Key skills/competency
- Machine Learning
- Deep Learning
- LLM
- Python
- C++
- Software Engineering
- Optimization
- Framework Development
- Cloud Computing
- System Design
Skills & topics
- Cloud Machine Learning
- LLM
- Staff Engineer
- Machine Learning
- Deep Learning
- Python
- C++
- Software Engineering
- Optimization
- Framework Development
- Qualcomm
- AI
- Data Center
- Edge Computing
- Automotive
How to get hired
- Tailor your resume: Highlight your experience with Machine Learning, Deep Learning, LLMs, C++, and Python, aligning it with Qualcomm's focus areas.
- Showcase open-source contributions: Emphasize your experience with open-source development practices and contributions to projects like PyTorch or TensorFlow.
- Prepare for technical interviews: Be ready to discuss your understanding of ML/AI algorithms, mathematical modeling, and optimizations for deep learning pipelines.
- Demonstrate leadership: Highlight any experience leading technical teams and driving projects from conception to deployment.
Technical preparation
Master deep learning frameworks (PyTorch, TensorFlow).,Practice ML algorithm implementation and optimization.,Prepare for system design and coding challenges.,Review Qualcomm AI 100 architecture details.
Behavioral questions
Describe leading a complex ML project.,How do you handle cross-functional team challenges?,Share an example of innovative problem-solving.,How do you stay updated with ML advancements?
Frequently asked questions
- What specific LLMs or Deep Learning frameworks are prioritized for the Cloud Machine Learning LLM Serving Staff Engineer role at Qualcomm?
- The role specifically mentions working with vLLM, Triton, ExecuTorch, Inductor, and TorchDynamo. Experience with PyTorch and TensorFlow is also highly desirable, indicating a focus on these widely used frameworks for LLM and deep learning development.
- What level of experience is expected for a Staff Engineer at Qualcomm in this role?
- The job description requires 8+ years of Software Engineering experience, or a Master's degree with 3+ years, or a PhD with 2+ years.
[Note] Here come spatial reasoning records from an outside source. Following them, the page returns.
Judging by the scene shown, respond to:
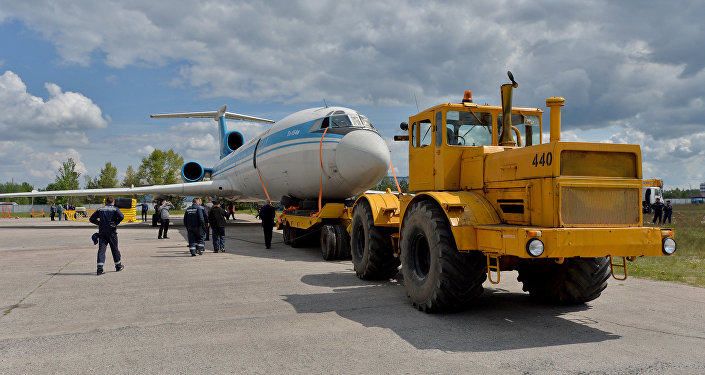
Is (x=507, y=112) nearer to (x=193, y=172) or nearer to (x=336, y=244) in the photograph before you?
(x=336, y=244)

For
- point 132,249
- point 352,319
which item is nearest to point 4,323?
point 352,319

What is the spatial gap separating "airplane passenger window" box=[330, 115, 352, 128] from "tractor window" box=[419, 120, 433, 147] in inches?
209

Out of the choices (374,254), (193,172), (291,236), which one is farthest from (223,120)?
(374,254)

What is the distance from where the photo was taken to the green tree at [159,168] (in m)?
74.8

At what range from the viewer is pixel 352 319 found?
5844 mm

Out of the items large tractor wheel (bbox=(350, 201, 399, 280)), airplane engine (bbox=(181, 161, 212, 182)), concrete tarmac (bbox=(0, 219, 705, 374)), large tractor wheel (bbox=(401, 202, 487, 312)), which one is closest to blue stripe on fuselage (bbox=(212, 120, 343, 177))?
large tractor wheel (bbox=(350, 201, 399, 280))

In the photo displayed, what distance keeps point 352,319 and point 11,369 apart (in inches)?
135

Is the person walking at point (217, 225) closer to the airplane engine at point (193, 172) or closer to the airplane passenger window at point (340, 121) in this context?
the airplane passenger window at point (340, 121)

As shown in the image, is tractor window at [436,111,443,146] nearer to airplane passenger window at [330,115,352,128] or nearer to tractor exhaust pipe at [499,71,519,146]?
tractor exhaust pipe at [499,71,519,146]

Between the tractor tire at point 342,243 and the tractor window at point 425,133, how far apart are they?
486 cm

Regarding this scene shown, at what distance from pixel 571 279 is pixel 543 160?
2.09 m

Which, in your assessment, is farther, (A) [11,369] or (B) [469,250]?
(B) [469,250]

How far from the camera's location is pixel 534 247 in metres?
4.73

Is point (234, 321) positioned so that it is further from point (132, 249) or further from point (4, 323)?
point (132, 249)
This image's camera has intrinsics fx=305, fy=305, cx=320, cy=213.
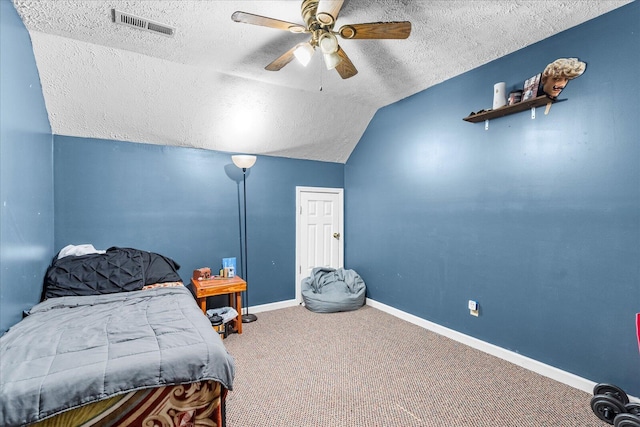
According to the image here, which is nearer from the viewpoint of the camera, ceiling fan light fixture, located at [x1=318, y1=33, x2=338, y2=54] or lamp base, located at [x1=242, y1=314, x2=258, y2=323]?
ceiling fan light fixture, located at [x1=318, y1=33, x2=338, y2=54]

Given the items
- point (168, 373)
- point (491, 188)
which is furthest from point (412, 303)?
point (168, 373)

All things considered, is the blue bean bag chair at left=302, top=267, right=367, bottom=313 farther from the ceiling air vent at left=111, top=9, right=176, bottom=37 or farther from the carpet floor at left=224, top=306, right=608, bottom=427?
the ceiling air vent at left=111, top=9, right=176, bottom=37

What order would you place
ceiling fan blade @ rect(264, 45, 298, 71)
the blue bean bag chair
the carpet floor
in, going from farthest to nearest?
the blue bean bag chair < ceiling fan blade @ rect(264, 45, 298, 71) < the carpet floor

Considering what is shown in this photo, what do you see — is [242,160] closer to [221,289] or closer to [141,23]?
[221,289]

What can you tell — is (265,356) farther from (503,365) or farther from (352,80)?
(352,80)

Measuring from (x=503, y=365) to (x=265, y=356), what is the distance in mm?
2052

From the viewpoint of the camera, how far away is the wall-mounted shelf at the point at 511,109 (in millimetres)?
2373

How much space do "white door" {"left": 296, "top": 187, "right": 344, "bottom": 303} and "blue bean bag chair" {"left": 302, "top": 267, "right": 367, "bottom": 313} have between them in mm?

A Staff Engineer typically implies a senior individual contributor role with significant technical leadership and deep expertise.
- Does Qualcomm India Private Limited offer opportunities for remote work for this Staff Engineer position?
- The job description lists 'Engineering Group, Engineering Group > Software Engineering' and does not explicitly mention remote work. Given the emphasis on hardware and SOC development, it is likely an on-site or hybrid role, primarily based in Qualcomm's India facilities.
- What is the typical interview process for a Staff Engineer at Qualcomm?
- The interview process at Qualcomm typically involves multiple rounds. Expect technical screening calls, followed by in-depth interviews focusing on system design, algorithms, data structures, and your specific experience in Machine Learning, LLMs, and software optimization. Behavioral questions assessing leadership and collaboration skills are also common.
- How does Qualcomm India foster innovation and a research mindset among its engineers for roles like the LLM Serving Staff Engineer?
- Qualcomm encourages a research mindset by involving engineers in the entire product lifecycle, from early design to deployment. The role involves building framework extensions, optimizing models, and working with cutting-edge technologies, providing ample opportunities for innovation and contribution to open-source projects.